Avance sur salaire (art. 323, al. 4, CO)

Voici ce qu'en dit le Code suisse des obligations (CO):


"Dans la mesure du travail déjà exécuté, l'employeur accorde au travailleur dans le besoin les avances qu'il peut raisonnablement faire."


Par ailleurs, il s'agit d'une disposition impérative au sens de l'art. 361, al. 1, CO).


L'interprétation "M.G." de l'art. 323, al. 4, CO:


[...] au travailleur dans le besoin [...]: une avance sur salaire ne doit être consentie au travailleur que lorsqu'un événement imprévu et/ou urgent, onéreux de surcroît, risque de porter atteinte à sa capacité de fournir sa prestation de travail. Elle ne devrait dès lors pas être accordée, si le travailleur n'envisage que d'en user aux fins de faire "bonne chère" en se payant quelques entrecôtes aux morilles "bien arrosées", pour ne citer qu'un exemple parmi tant d'autres.
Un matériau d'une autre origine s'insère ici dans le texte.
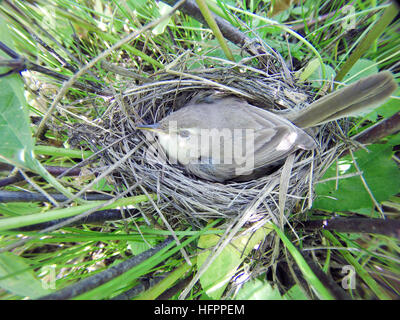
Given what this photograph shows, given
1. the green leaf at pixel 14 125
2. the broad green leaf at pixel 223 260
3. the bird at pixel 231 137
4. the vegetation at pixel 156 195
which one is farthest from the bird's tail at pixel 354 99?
the green leaf at pixel 14 125

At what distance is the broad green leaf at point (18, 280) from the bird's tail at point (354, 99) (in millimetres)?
1799

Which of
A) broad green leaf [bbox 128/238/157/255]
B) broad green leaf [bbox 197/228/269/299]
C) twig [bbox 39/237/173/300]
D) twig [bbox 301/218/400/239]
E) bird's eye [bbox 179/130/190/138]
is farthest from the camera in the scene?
bird's eye [bbox 179/130/190/138]

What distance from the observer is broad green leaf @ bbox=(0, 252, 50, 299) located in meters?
0.96

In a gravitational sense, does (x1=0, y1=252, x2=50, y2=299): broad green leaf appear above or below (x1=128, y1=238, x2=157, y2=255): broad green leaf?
above

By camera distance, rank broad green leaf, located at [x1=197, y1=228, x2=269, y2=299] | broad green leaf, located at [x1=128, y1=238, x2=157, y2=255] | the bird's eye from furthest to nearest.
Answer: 1. the bird's eye
2. broad green leaf, located at [x1=128, y1=238, x2=157, y2=255]
3. broad green leaf, located at [x1=197, y1=228, x2=269, y2=299]

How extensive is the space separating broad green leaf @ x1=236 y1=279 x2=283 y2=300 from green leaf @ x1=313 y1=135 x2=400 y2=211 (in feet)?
2.24

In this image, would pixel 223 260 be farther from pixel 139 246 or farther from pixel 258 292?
pixel 139 246

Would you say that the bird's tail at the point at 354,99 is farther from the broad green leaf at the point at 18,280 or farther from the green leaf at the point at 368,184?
the broad green leaf at the point at 18,280

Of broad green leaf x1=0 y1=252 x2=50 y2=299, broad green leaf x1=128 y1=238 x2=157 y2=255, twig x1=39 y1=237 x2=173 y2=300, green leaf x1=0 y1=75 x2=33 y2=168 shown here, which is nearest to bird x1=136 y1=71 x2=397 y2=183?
broad green leaf x1=128 y1=238 x2=157 y2=255

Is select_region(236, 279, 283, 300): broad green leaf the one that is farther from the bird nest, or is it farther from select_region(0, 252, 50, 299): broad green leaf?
select_region(0, 252, 50, 299): broad green leaf

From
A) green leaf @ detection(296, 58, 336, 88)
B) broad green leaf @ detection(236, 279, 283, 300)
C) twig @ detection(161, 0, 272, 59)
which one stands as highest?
twig @ detection(161, 0, 272, 59)

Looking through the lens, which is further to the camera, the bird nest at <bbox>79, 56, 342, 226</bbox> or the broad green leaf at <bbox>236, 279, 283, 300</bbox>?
the bird nest at <bbox>79, 56, 342, 226</bbox>

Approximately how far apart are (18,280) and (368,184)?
1.96 meters

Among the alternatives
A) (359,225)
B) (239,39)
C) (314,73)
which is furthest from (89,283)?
(314,73)
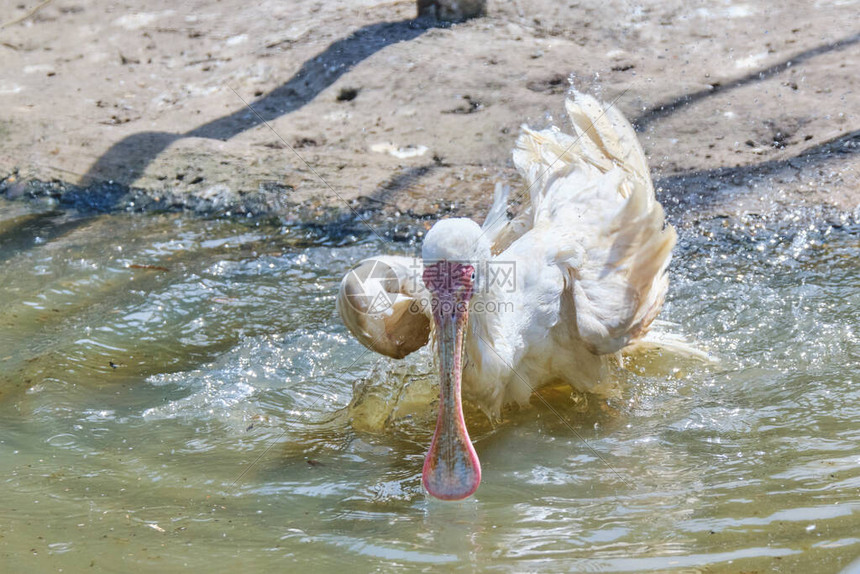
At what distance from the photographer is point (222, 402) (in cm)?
428

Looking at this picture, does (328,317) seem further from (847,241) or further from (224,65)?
(224,65)

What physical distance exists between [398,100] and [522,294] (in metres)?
3.99

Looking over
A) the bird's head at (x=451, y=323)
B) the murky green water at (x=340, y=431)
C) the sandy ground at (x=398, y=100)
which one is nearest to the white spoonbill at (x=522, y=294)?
the bird's head at (x=451, y=323)

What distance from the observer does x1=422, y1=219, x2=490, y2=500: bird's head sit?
3436 mm

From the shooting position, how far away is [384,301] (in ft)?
13.0

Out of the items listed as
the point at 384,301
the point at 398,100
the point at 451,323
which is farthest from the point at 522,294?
the point at 398,100

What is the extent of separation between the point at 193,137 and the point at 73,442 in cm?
391

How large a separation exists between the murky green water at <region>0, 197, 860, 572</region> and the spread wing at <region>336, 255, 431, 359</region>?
0.47m

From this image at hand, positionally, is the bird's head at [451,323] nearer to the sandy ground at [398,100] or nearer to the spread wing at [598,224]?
the spread wing at [598,224]

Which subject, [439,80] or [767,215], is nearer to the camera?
[767,215]

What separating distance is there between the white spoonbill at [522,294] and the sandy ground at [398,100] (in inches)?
69.1

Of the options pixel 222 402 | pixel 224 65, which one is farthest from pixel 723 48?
pixel 222 402

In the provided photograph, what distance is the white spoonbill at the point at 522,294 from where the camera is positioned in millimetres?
3596

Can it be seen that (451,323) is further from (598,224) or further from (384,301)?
(598,224)
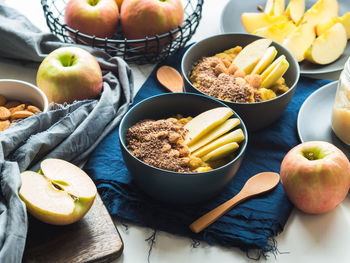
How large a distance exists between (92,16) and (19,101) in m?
0.28

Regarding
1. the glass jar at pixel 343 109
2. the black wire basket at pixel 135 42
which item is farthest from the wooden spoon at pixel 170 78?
the glass jar at pixel 343 109

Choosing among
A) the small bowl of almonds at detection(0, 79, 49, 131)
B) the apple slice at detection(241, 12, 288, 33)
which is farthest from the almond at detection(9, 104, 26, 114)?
the apple slice at detection(241, 12, 288, 33)

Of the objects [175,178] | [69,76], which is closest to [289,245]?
[175,178]

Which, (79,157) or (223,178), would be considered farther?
(79,157)

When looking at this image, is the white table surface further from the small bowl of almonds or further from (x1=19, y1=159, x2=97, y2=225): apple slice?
the small bowl of almonds

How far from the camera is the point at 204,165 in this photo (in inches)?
33.0

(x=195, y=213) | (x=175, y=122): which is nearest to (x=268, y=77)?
(x=175, y=122)

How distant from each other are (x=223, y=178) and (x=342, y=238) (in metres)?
0.25

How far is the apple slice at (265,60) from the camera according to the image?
1022 mm

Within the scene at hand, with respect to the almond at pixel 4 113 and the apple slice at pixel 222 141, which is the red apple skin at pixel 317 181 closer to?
the apple slice at pixel 222 141

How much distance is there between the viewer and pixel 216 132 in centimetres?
87

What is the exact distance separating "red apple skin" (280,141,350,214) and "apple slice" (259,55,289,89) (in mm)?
214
Et lorsque l'on considère attentivement la teneur dudit article du CO, nous pouvons en déduire qu'un employeur attentif et diligent n'accordera jamais au travailleur une avance sur salaire "à la légère", non pour l'importuner mais bien pour le protéger.


Si le montant de l'avance sur salaire pouvant être accordé s'avère insuffisant pour répondre à un besoin tant précis que "légitime", l'employeur peut – sans y être obligé – lui accorder, en sus, un prêt d'argent. Un tel prêt, non soumis à la LCC, est réglé par les dispositions des art. 312 et suivants CO.


Avertissement: Cette contribution est régulièrement contrôlée et mise à jour. Toutefois, ce ne sont que les recueils de lois officiels qui font foi.